Germán Rodríguez
Survival Analysis Princeton University

## The U.S. 2013 Life Table

The file us2013s.dat has two columns representing age and the survival function by single years of age, for ages 0 to 110. The data come from the latest period life table for the U.S. I downloaded them from www.mortality.org, which seems more user-friendly than the National Center for Health Statistics, the original source.

Here's how to read and plot the survival function, and how to compute and plot the (log of the) hazard function.

```. insheet using https://data.princeton.edu/pop509/us2013s.dat, delim(" ") case
(2 vars, 111 obs)

. gen H = -log(S)

. gen agem = age + 0.5

. gen h = H[_n+1] - H
(1 missing value generated)

. gen logh = log(h)
(1 missing value generated)

. line S age, name(p1, replace) title(Survival)

. line logh agem, xtitle("age") name(p2, replace) title("Hazard (log)")

. graph combine p1 p2, xsize(8) ysize(4) title("U.S. 2013")

. graph export us2013.png, width(800) height(400) replace
(file us2013.png written in PNG format)
```

```> us <- read.table("https://data.princeton.edu/pop509/us2013s.dat", header=TRUE)

> us <- mutate(us,
+   H = -log(S),
+   agem =age + 0.5,
+   h = c(diff(H), NA),
+   logh=log(h))

> g1 <- ggplot(us, aes(x=age, y=S)) + geom_line()

> g2 <- ggplot(slice(us,-n()), aes(x=agem, y=logh)) + geom_line() + xlab("age")

> g <- arrangeGrob(g1, g2, ncol=2)

> ggsave("us2013r.png", plot=g, width=10, height=5, dpi=72);
```

The Gompertz distribution provides a remarkably close fit to the hazard at adult ages, as one would expect from the linearity of the graph.
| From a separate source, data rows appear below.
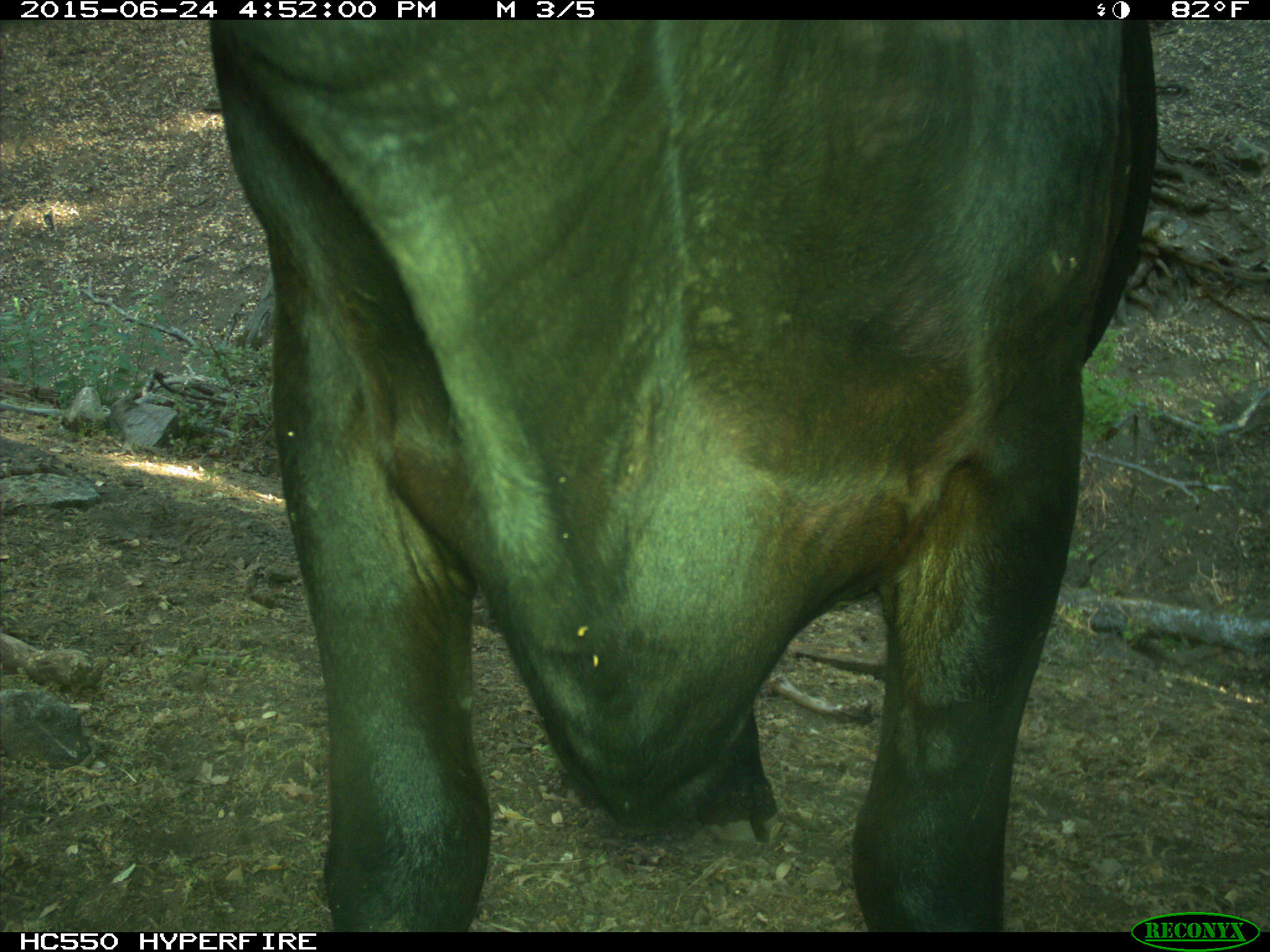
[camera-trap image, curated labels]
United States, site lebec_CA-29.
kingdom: Animalia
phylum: Chordata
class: Mammalia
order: Artiodactyla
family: Bovidae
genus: Bos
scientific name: Bos taurus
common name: domestic cow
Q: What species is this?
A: Bos taurus (domestic cow).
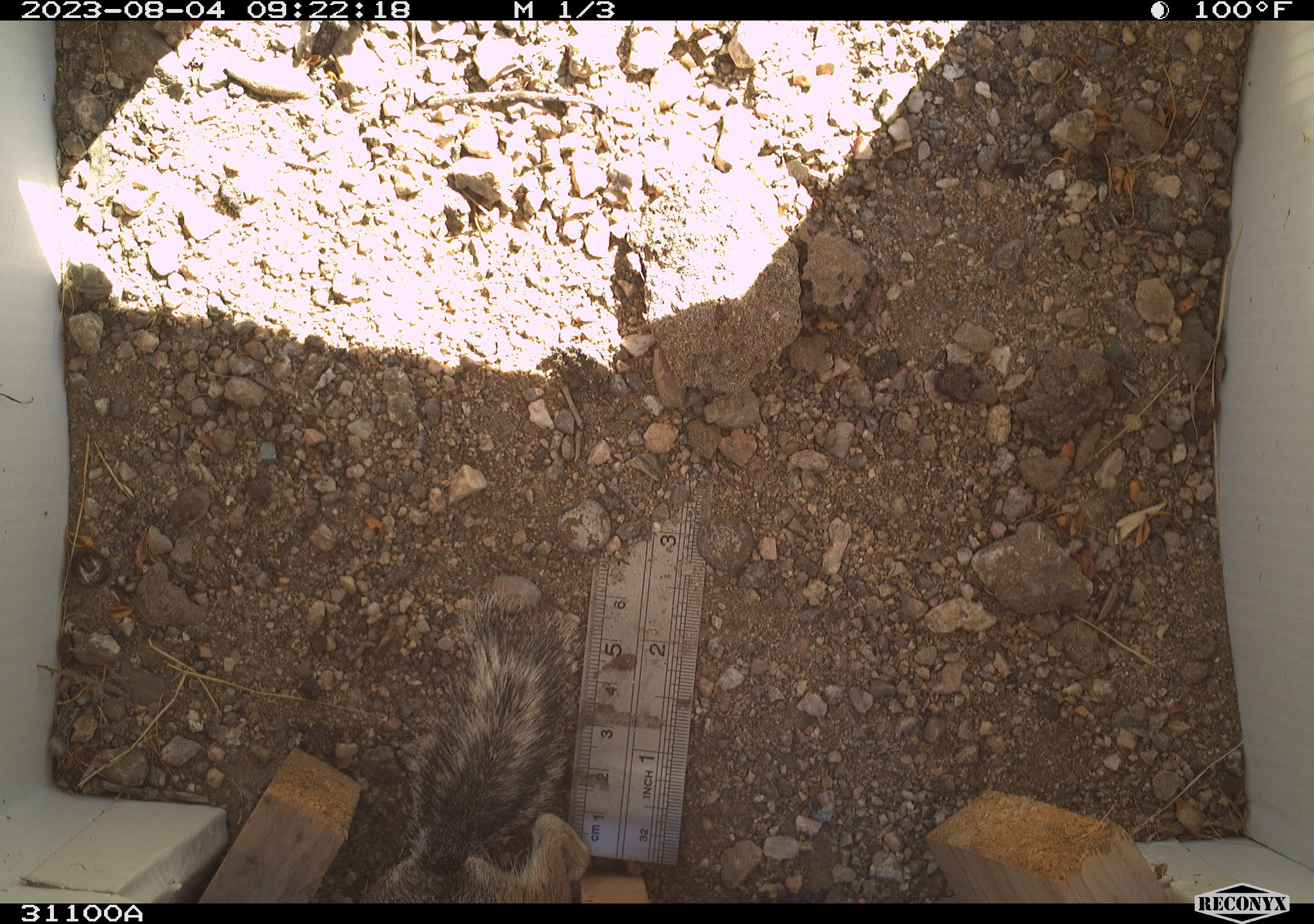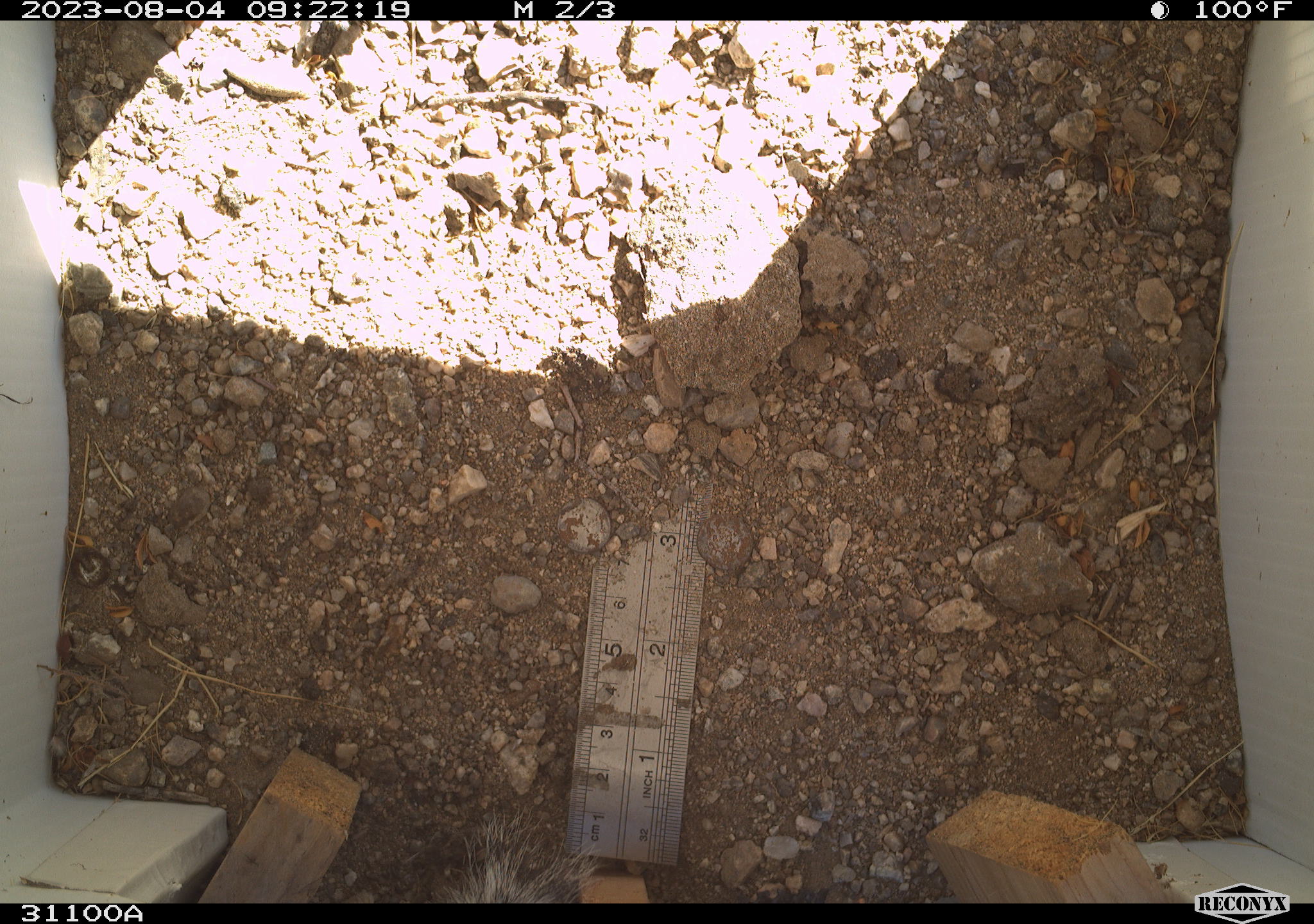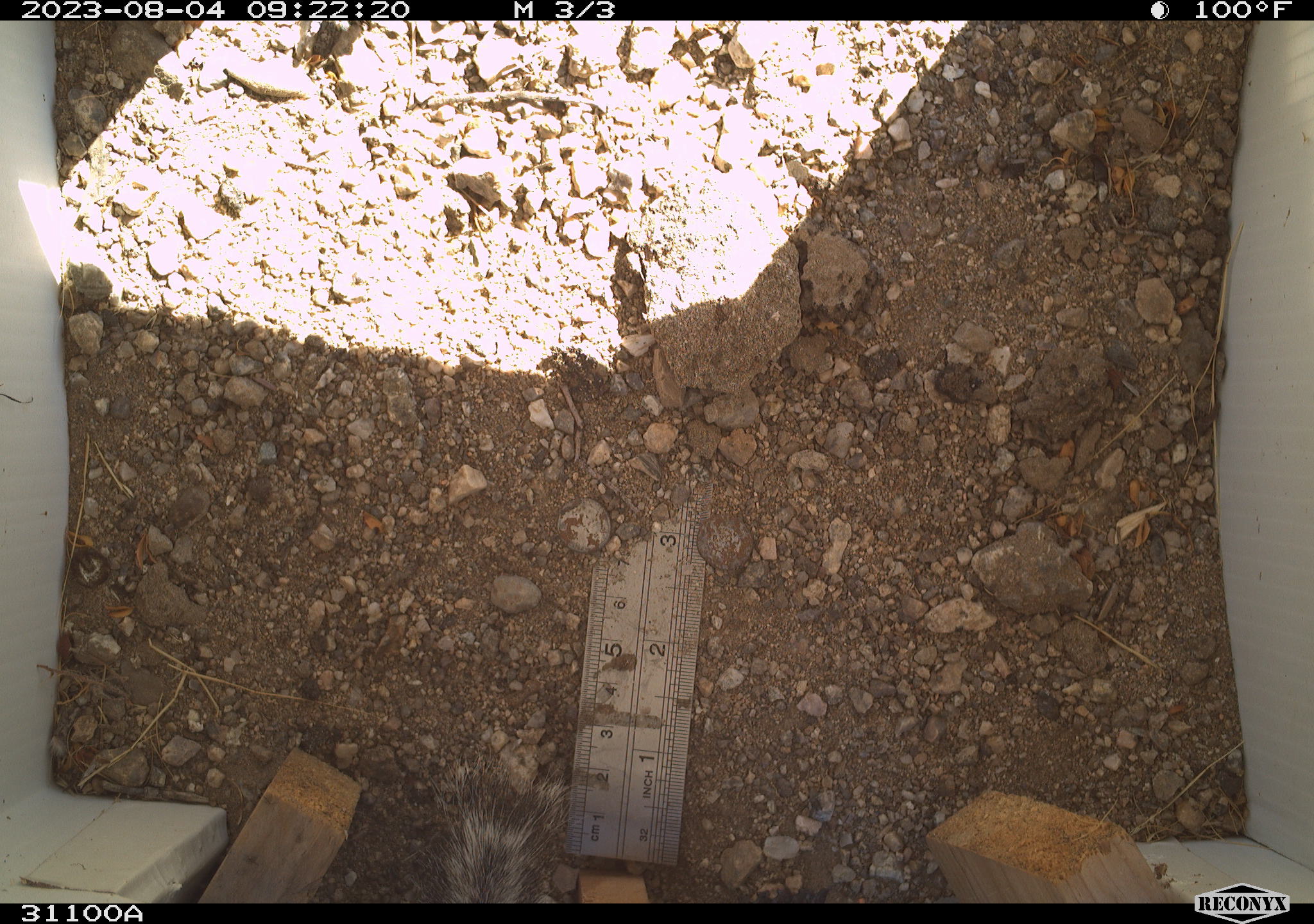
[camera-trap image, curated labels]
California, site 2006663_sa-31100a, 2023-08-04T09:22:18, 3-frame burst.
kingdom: Animalia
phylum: Chordata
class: Mammalia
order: Rodentia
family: Sciuridae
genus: Ammospermophilus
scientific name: Ammospermophilus leucurus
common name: white-tailed antelope squirrel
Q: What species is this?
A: White-tailed antelope squirrel (Ammospermophilus leucurus).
Here's a visual check of the fit at ages above 30:

```. line logh agem || lfit logh agem, title("Hazard and Gompertz Fit") legend(off)

. graph export us2013g.png, width(500) replace
(file us2013g.png written in PNG format)
```

```> adults <- filter(us, age > 30, age < 110)

> ggplot(adults, aes(x=agem, y=logh)) + geom_line() + stat_smooth(method="lm")

> ggsave("us2013gr.png", width=500/72, height=400/72, dpi=72)
```

The U.S. survival function for 2002 is here, in a file that has `age` and `S` but no header. How much has the hazard function changed between 2002 and 2013?